I don’t remember if I wrote about changing your passwords last year or not but it’s that time again! April first is a mischief day on the internet and people want your information and I enforce it to be the annual “change your password day”. Let’s get on top of it now so you can do some planning and go read the weird headlines with peace of mind instead.
We so willingly give up our information to trusted companies like Google or Facebook that sometimes we don’t think about the security that holds it all together. It’s easy to be mad when a company’s database is breached even if your password is “password1”. The absolute truth is that nobody is unhackable. Your best bet is to be more secure than most. There are so many bad passwords and poor security policies out there that a hacker won’t waste their time if something is too difficult. That is, unless you’re really worth it.
How long have you had your email password? A year? Five years? That’s too long. Google, Microsoft, and all of the big names are extremely secure in their email hosting but if you hand the key to someone, there’s only so much that they can do. Change your passwords.
Get a password!
You used to want a more complex password. Complex passwords are still very important but today you should put your focus more on creating a long password. I encourage people to type something memorable and make sure to throw in some of the odd characters. How about this;
“I a1ways e@t the la$t slice!?”

• Task list:
**1.** Reproduce word for word the stretch of the password post from "I don’t remember" through "really worth it.".
**2.** In the password post, which day does the writer treat as the annual "change your password day"?
**3.** Extend the password post, picking up after the example password it gives.
The material that comes after this text has nothing to do with the tasks.

• Dataset records:
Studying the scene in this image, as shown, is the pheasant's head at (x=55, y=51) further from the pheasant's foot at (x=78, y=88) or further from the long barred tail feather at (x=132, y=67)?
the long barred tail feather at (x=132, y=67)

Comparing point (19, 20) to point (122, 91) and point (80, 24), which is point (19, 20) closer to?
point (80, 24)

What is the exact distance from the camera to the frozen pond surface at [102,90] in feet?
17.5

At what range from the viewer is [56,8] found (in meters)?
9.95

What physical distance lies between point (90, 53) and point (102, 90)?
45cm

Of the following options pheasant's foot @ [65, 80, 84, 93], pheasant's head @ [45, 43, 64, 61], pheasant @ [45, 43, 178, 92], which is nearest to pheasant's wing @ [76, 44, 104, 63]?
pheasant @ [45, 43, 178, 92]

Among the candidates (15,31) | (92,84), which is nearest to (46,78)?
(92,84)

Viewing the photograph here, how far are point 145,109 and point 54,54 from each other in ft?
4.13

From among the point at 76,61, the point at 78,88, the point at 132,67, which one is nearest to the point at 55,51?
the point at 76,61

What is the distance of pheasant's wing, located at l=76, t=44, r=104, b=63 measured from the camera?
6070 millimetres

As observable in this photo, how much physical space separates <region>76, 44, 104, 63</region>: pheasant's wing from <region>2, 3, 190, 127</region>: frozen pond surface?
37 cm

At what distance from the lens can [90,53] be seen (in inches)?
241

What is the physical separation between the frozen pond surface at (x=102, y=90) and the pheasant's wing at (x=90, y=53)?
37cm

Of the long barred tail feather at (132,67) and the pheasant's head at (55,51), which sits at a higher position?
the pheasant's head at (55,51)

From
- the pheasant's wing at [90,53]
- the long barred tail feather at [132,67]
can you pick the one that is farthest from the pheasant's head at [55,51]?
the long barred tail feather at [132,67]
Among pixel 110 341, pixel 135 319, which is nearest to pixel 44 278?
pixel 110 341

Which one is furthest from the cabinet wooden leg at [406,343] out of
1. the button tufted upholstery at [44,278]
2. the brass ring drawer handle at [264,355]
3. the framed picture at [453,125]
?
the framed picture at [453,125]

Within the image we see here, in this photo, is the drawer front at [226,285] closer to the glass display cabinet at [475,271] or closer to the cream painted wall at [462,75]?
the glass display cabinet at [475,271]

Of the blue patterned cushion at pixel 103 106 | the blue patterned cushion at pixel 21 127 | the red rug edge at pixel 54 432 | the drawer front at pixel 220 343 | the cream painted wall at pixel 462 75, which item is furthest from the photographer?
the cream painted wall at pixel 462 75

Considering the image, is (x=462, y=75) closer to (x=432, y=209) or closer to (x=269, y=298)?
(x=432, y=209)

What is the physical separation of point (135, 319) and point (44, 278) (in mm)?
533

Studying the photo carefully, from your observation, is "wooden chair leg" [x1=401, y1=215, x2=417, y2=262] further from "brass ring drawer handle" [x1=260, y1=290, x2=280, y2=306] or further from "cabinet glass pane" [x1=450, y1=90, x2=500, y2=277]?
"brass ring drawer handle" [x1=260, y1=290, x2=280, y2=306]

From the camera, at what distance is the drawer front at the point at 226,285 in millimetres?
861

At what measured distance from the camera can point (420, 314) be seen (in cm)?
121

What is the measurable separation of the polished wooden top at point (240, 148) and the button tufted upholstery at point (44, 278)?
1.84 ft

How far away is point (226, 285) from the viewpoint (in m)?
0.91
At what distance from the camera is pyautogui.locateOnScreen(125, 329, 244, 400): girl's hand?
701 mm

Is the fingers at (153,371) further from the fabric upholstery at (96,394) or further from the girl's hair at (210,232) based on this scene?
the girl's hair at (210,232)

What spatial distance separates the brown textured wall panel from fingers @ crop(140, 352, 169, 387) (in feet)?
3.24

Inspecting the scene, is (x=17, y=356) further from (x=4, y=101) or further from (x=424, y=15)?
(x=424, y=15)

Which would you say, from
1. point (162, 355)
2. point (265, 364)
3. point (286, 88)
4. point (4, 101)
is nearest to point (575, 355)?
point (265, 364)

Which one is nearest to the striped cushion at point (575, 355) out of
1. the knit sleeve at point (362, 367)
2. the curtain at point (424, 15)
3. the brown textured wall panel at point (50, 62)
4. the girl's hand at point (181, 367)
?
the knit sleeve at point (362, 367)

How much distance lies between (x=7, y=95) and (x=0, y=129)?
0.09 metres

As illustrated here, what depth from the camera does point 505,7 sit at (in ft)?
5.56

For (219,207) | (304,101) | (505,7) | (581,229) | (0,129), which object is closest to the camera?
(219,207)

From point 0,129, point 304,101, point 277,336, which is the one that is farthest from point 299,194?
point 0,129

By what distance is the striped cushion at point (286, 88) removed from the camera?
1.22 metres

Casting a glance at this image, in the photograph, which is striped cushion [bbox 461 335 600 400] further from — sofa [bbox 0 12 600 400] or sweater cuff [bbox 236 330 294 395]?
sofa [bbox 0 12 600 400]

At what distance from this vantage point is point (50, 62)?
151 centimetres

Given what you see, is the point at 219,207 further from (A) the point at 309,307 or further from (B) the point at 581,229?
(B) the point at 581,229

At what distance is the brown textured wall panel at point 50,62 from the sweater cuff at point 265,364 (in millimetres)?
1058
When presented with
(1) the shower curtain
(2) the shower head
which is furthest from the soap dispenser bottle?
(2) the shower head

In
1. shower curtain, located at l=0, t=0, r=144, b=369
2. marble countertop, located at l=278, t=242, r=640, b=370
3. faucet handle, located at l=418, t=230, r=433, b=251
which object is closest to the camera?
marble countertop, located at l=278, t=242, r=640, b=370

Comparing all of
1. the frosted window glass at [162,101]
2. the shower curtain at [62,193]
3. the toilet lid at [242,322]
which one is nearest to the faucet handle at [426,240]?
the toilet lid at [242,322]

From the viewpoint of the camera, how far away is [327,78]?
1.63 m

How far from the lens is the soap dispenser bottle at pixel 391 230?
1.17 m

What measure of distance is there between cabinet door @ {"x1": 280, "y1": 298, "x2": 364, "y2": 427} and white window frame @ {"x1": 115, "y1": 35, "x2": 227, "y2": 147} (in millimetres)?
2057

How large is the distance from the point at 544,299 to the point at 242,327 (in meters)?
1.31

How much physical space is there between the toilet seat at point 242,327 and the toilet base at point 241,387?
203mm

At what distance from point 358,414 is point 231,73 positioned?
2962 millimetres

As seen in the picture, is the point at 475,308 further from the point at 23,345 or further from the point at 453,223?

• Results:
**1.**
I don’t remember if I wrote about changing your passwords last year or not but it’s that time again! April first is a mischief day on the internet and people want your information and I enforce it to be the annual “change your password day”. Let’s get on top of it now so you can do some planning and go read the weird headlines with peace of mind instead.
We so willingly give up our information to trusted companies like Google or Facebook that sometimes we don’t think about the security that holds it all together. It’s easy to be mad when a company’s database is breached even if your password is “password1”. The absolute truth is that nobody is unhackable. Your best bet is to be more secure than most. There are so many bad passwords and poor security policies out there that a hacker won’t waste their time if something is too difficult. That is, unless you’re really worth it.

**2.** April first.

**3.**
That’s 29 characters! We’ve got a few odd characters and it’s not too difficult to remember or to type. It might be a bit tedious but guessing a random 29 character string is harder than any 8 character string. Maybe that can be your master password. More on that soon…
Get a bunch of passwords!
There’s a lot to remember. I recently realized just how many passwords I have as I gathered all of my financial information for tax reasons. There are two important things that I learned. One, I log into Bank X a few times a year, only to look at my mortgage. Second, that’s a lot of money and very important.
What’s the answer? Make it more difficult and super long. Why? You shouldn’t have to remember it anyway.
Get something to manage your passwords!
My password to my bank is 22 characters long. It’s a random string that a computer made for me. After it is entered, I get a text message with a second code to enter to verify that the person logging in also has a hold of my cell phone. This is cumbersome, yes. Would you wish you had it when you wake up with a credit score of 400 and $800,000 of debt? Damn right.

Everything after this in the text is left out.